:: GIVEN INFORMATION ::

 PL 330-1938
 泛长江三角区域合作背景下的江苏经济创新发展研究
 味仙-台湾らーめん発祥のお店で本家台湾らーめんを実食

:::

- WHAT YOU WILL DO: Transcribe the listing above verbatim.

- ANSWER BOX:
 PL 330-1938
 泛长江三角区域合作背景下的江苏经济创新发展研究
 味仙-台湾らーめん発祥のお店で本家台湾らーめんを実食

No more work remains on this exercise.